*THE EXERCISE*.
Extract every line below that contains the word "railing" and copy each one in full.

Spatial relationship records:

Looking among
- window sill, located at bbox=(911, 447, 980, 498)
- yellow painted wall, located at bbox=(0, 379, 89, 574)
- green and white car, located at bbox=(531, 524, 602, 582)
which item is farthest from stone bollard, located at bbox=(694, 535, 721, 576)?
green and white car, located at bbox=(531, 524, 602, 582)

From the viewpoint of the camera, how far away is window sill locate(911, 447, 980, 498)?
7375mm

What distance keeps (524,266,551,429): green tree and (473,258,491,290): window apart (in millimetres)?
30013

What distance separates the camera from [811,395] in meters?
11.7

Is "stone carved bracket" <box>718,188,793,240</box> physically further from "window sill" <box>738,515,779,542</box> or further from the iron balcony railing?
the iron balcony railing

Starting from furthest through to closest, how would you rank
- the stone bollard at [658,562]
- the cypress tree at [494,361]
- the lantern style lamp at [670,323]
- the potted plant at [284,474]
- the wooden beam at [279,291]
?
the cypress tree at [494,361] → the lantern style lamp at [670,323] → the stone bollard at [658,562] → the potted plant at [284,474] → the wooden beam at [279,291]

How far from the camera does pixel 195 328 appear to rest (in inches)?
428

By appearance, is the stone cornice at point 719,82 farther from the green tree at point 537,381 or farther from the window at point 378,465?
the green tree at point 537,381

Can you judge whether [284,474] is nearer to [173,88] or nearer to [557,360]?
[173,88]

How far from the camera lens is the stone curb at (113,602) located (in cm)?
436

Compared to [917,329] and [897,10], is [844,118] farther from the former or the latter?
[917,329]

* * *

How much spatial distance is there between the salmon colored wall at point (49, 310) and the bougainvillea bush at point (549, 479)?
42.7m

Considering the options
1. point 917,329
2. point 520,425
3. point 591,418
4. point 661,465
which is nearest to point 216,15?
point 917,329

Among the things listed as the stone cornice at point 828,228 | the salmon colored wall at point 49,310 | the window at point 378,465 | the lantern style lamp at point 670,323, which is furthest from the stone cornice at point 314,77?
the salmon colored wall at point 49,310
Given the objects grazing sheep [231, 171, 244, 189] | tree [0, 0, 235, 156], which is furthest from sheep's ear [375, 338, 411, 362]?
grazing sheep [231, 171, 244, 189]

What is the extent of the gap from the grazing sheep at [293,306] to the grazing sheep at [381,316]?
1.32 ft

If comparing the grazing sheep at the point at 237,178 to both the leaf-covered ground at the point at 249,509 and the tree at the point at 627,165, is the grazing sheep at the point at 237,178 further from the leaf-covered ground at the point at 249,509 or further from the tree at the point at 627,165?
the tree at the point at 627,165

*WRITTEN RESPONSE*.
Is "stone carved bracket" <box>718,188,793,240</box> physically further from "window sill" <box>738,515,779,542</box> or further from the iron balcony railing?
the iron balcony railing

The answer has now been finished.